Он повернулся к Лее, а Лея повернулась к нему.
— Почему?
— Мы не убиваем их женщин и детей. Мы казним только виновных. Знаешь, Лея, Аба Ковнер был необыкновенный смельчак и очень хотел отомстить немцам за все лагеря и гетто. Не нацистам — а именно немцам. Всем. Его план был — уничтожить шесть миллионов немцев в ответ на гибель шести миллионов наших соплеменников. И его не волновало, что среди этих шести миллионов будут совершенно невинные люди. «Они все виновны! — утверждал Аба. — Они выбрали Гитлера, они его боготворили, они наслаждались безнаказанностью убийства, им нравилось, что они такие сильные, самые сильные в Европе, а то и в мире. А значит, им позволено убивать женщин и детей, не испытывая даже неловкости. Что они и делали. Так с какой стати мы должны жалеть их семьи? Их стариков? Их беременных женщин? Их грудных младенцев? Они наших жалели?» И вот если бы мы так поступили, то точно стали такими же, как они. Но мы так не сделали.
— А как он собирался убить такую массу народа?
— Отравить питьевую воду в Берлине, Мюнхене и Гамбурге. Может и в других городах. Он однажды отравил хлеб в лагере для военнопленных эсэсовцев. Говорят, несколько сот скончалось.
— Почему же не удалась эта затея?
— Англичане его задержали во французском Тулоне. Правда, яда при нем так и не нашли, так что довольно быстро отпустили. Наша группа была куда более умеренной.
— Ничего себе умеренность, — пробормотала Лея.
— По сравнению с Абой — мы вообще дети. Кстати, «Бриха», которая тебя переправила в Израиль, в тогдашнюю Палестину — тоже детище Ковнера. Так что мы все ему обязаны, что уж там.

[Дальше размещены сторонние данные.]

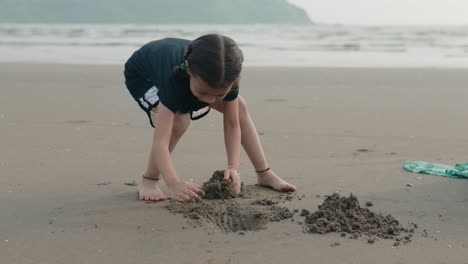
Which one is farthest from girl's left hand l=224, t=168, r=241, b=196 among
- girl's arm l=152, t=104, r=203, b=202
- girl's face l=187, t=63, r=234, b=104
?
girl's face l=187, t=63, r=234, b=104

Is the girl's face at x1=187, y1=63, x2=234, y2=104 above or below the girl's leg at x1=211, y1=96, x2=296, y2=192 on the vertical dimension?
above

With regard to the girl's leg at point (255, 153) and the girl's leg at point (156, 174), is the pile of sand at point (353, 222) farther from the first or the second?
the girl's leg at point (156, 174)

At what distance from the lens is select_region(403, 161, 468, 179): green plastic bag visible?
3.59 m

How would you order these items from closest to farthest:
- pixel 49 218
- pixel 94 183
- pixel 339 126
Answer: pixel 49 218 → pixel 94 183 → pixel 339 126

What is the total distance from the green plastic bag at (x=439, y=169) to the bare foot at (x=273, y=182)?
0.87 m

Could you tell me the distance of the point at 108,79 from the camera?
8742 mm

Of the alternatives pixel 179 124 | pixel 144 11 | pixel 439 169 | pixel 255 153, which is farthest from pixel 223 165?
pixel 144 11

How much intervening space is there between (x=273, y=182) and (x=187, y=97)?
0.82m

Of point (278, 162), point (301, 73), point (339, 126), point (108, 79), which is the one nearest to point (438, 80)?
point (301, 73)

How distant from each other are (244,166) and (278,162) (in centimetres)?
25

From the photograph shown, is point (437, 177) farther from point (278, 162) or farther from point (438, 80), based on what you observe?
point (438, 80)

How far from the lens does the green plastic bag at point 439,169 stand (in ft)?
11.8

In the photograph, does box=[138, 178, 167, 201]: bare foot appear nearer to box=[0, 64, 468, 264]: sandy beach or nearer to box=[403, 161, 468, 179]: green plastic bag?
box=[0, 64, 468, 264]: sandy beach

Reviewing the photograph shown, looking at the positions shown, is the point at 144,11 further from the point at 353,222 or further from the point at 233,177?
the point at 353,222
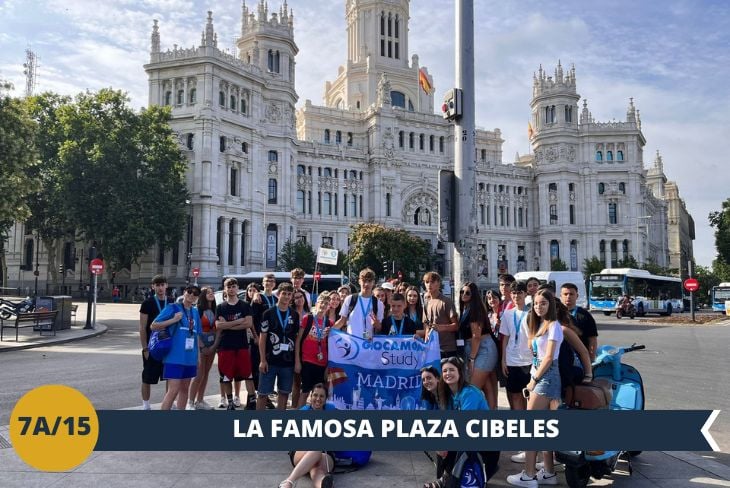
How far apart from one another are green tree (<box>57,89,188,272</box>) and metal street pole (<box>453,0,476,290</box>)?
39551mm

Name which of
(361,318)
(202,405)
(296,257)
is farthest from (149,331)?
(296,257)

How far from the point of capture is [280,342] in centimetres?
773

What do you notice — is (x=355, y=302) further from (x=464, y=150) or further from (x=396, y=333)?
(x=464, y=150)

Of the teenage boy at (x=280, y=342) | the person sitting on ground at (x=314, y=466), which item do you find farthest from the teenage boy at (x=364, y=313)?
the person sitting on ground at (x=314, y=466)

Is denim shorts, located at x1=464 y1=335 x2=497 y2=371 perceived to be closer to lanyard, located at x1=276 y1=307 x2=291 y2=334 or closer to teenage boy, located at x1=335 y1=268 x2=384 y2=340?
teenage boy, located at x1=335 y1=268 x2=384 y2=340

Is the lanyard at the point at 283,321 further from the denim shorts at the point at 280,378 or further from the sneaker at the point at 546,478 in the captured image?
the sneaker at the point at 546,478

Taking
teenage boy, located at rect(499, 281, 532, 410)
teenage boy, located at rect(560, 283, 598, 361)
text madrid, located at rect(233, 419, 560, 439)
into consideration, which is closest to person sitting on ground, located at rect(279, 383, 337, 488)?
text madrid, located at rect(233, 419, 560, 439)

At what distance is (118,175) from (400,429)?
4509 cm

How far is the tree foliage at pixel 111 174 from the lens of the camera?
4378 cm

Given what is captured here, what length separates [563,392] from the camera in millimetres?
5703

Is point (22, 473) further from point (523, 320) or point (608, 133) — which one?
point (608, 133)

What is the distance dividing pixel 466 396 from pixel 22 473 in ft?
15.7

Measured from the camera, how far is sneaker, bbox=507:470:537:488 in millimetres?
5520

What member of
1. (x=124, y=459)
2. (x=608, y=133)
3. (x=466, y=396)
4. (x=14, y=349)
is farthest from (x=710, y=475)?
(x=608, y=133)
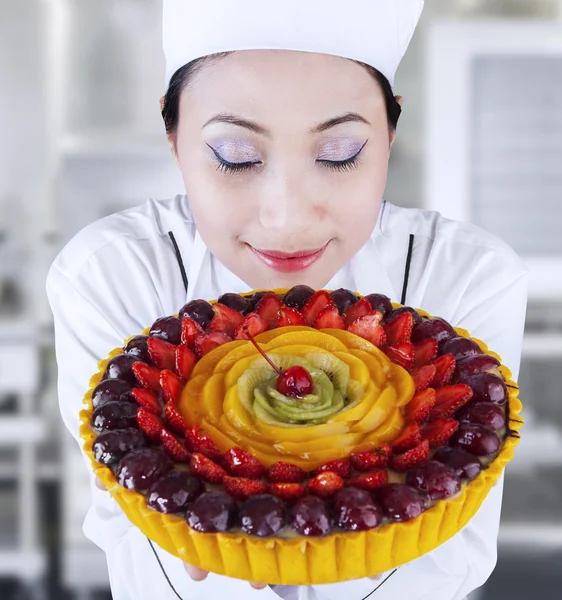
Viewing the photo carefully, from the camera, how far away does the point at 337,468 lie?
996 millimetres

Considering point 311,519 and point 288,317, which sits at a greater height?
point 288,317

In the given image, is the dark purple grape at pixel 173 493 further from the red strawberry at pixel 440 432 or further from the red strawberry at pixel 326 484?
the red strawberry at pixel 440 432

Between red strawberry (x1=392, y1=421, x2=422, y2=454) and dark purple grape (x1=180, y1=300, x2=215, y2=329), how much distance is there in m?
0.44

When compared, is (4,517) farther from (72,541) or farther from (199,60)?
(199,60)

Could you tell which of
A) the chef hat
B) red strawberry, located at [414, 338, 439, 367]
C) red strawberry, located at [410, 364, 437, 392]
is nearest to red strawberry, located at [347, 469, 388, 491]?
red strawberry, located at [410, 364, 437, 392]

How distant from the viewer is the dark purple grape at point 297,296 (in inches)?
54.1

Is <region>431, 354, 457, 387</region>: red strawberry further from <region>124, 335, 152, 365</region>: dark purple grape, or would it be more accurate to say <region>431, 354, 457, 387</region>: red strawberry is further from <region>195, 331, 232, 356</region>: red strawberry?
<region>124, 335, 152, 365</region>: dark purple grape

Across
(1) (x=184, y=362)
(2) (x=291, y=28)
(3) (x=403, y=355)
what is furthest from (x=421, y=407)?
(2) (x=291, y=28)

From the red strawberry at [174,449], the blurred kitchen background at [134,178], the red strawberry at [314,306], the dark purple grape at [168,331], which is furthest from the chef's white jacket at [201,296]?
the blurred kitchen background at [134,178]

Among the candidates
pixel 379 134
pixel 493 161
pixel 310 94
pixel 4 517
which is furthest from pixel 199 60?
pixel 4 517

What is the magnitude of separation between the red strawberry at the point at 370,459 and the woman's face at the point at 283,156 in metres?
0.45

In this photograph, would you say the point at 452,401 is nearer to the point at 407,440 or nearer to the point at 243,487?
the point at 407,440

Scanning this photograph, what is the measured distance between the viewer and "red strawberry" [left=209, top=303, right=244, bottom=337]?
133 cm

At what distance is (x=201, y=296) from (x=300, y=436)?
27.2 inches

Лея отвернулась к окну, смотрела на неотличимые друг от друга гряды облаков, похожих на снег на горах Урала. «Мы никогда не будем такими, как они. Никогда». Зингер пытался уснуть — и не мог. Так и сидел с закрытыми глазами — и без сна. Ладно, Лею-то он убедил, а себя? Ведь сидит же и в нем этот самый червячок, маленький сомневающийся червячок, который точит изнутри каждого: все ли правильно? Из тех, кого он знал, Ковнер был единственным, кого этот червячок не сжирал изнутри, потому он и не сомневался никогда. Хотя… кто поручится?
Ашер нажал кнопку вызова стюардессы, подошла улыбчивая брюнетка.
— Что я могу для вас сделать?
— Принести пару порций виски, мне и моей спутнице, — так же улыбаясь, сказал майор.
— Мне бокал вина, — не открывая глаз, сказала Лея.
— Один виски и бокал вина? — уточнила девушка.
— Два виски и бокал вина, — Ашер улыбнулся еще шире.
Чем хорош виски — помогает исправить настроение. Не веселит как шампанское, но от него делается как-то лучше, примиряет этот напиток с жизнью, ничего не скажешь.